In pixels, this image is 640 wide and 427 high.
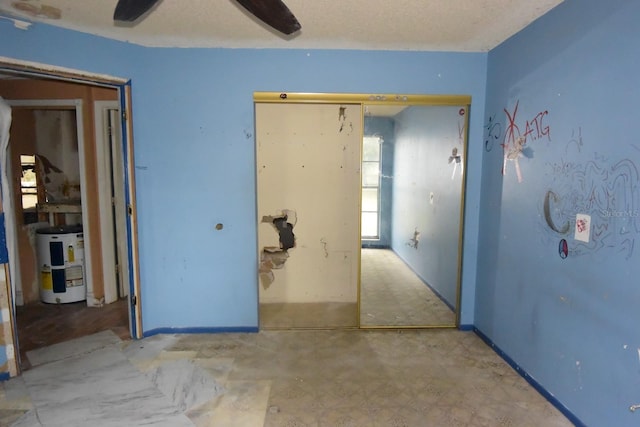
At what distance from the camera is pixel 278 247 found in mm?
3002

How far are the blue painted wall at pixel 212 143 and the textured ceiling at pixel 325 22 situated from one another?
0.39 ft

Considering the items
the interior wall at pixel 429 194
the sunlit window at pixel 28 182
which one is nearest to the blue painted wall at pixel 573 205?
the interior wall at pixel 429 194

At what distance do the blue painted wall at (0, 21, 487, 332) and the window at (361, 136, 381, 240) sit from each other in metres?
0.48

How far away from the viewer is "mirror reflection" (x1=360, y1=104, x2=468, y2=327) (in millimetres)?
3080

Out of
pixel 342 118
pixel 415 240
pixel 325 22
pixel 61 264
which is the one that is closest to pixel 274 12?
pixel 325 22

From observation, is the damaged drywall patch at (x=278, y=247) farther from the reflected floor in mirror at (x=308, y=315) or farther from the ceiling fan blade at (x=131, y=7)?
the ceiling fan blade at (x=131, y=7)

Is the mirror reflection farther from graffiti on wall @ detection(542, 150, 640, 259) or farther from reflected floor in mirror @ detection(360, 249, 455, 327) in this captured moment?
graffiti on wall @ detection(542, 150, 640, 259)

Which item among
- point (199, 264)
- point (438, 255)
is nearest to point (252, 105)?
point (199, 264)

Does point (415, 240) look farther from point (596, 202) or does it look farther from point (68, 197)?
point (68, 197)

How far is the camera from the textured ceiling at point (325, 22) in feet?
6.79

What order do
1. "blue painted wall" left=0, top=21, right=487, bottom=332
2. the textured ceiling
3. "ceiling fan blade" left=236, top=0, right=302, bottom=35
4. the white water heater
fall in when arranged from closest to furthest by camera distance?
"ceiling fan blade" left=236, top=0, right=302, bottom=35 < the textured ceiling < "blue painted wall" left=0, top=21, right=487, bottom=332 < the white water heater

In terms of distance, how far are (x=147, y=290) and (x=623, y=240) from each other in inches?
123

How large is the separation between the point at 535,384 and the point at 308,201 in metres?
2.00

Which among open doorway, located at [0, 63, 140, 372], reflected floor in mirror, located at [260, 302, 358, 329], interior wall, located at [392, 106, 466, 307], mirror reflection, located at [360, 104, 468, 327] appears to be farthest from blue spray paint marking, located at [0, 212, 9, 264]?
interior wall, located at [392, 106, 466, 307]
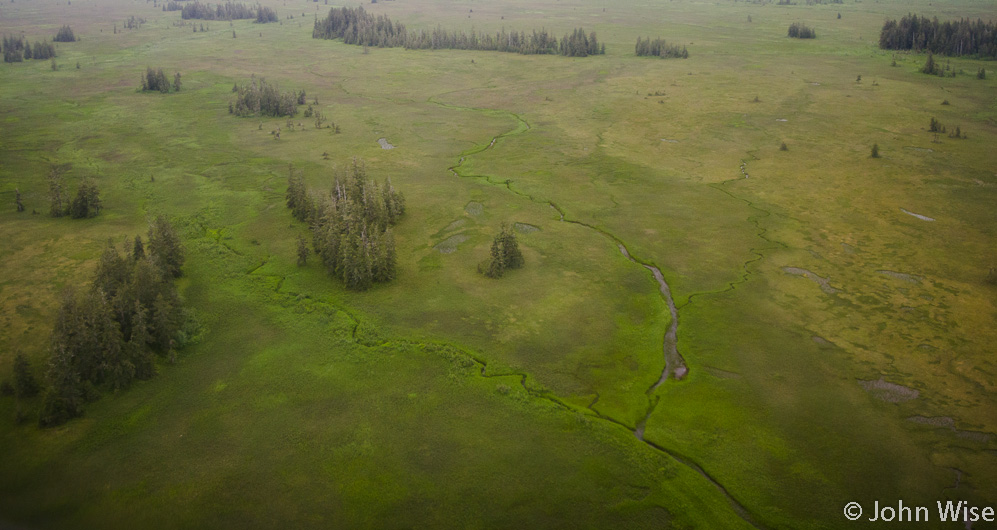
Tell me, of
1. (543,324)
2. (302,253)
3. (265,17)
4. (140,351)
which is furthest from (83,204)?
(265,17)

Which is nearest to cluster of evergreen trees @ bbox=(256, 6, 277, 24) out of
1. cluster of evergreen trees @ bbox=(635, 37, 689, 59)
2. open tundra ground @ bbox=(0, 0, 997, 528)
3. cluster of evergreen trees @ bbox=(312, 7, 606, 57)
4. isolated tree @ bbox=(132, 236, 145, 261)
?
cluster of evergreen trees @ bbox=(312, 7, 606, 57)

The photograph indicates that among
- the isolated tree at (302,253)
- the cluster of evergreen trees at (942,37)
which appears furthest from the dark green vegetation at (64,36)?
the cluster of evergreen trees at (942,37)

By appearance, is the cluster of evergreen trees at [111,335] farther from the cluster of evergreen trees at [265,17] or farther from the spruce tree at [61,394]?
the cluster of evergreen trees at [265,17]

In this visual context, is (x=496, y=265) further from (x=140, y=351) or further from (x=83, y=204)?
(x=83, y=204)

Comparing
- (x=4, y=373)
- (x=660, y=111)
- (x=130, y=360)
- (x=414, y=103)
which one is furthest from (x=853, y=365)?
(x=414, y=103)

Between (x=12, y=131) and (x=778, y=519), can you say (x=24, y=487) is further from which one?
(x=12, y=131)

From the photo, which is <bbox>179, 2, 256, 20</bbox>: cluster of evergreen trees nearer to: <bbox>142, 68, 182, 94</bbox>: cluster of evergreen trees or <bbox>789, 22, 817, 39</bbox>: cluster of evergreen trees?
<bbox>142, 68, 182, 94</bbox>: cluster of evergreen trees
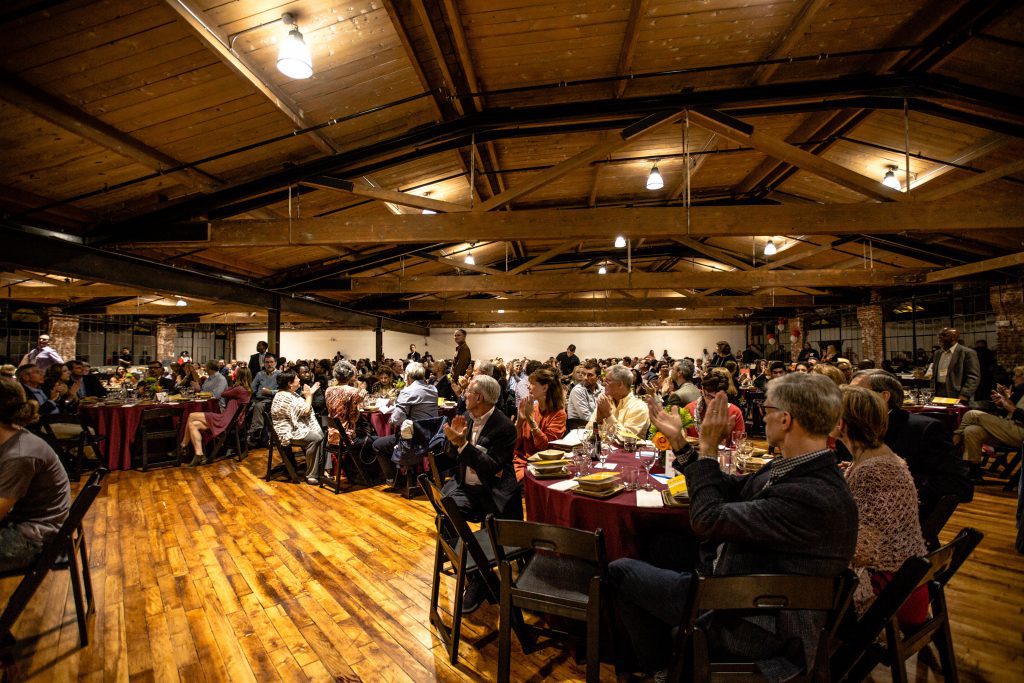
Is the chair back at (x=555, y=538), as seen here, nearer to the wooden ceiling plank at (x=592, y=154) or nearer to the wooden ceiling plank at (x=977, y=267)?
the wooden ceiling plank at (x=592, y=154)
# # # # # # #
EXERCISE AIM -
Output precisely the lines in the material above from the line containing "In this visual" through its last line, and omit pictures.

RESPONSE FOR THIS EXERCISE -
In this visual context, is (x=496, y=265) further from (x=140, y=351) or further from (x=83, y=204)?
(x=83, y=204)

Comparing
- (x=4, y=373)
- (x=660, y=111)
- (x=130, y=360)
- (x=414, y=103)
which one is furthest from (x=853, y=365)?
(x=414, y=103)

Between (x=12, y=131) and (x=778, y=519), can you say (x=24, y=487) is further from which one?
(x=12, y=131)

From the photo, which is <bbox>179, 2, 256, 20</bbox>: cluster of evergreen trees nearer to: <bbox>142, 68, 182, 94</bbox>: cluster of evergreen trees or <bbox>789, 22, 817, 39</bbox>: cluster of evergreen trees?
<bbox>142, 68, 182, 94</bbox>: cluster of evergreen trees
Is the chair back at (x=555, y=538), as seen here, nearer to the wooden ceiling plank at (x=592, y=154) or nearer to the wooden ceiling plank at (x=977, y=267)?
the wooden ceiling plank at (x=592, y=154)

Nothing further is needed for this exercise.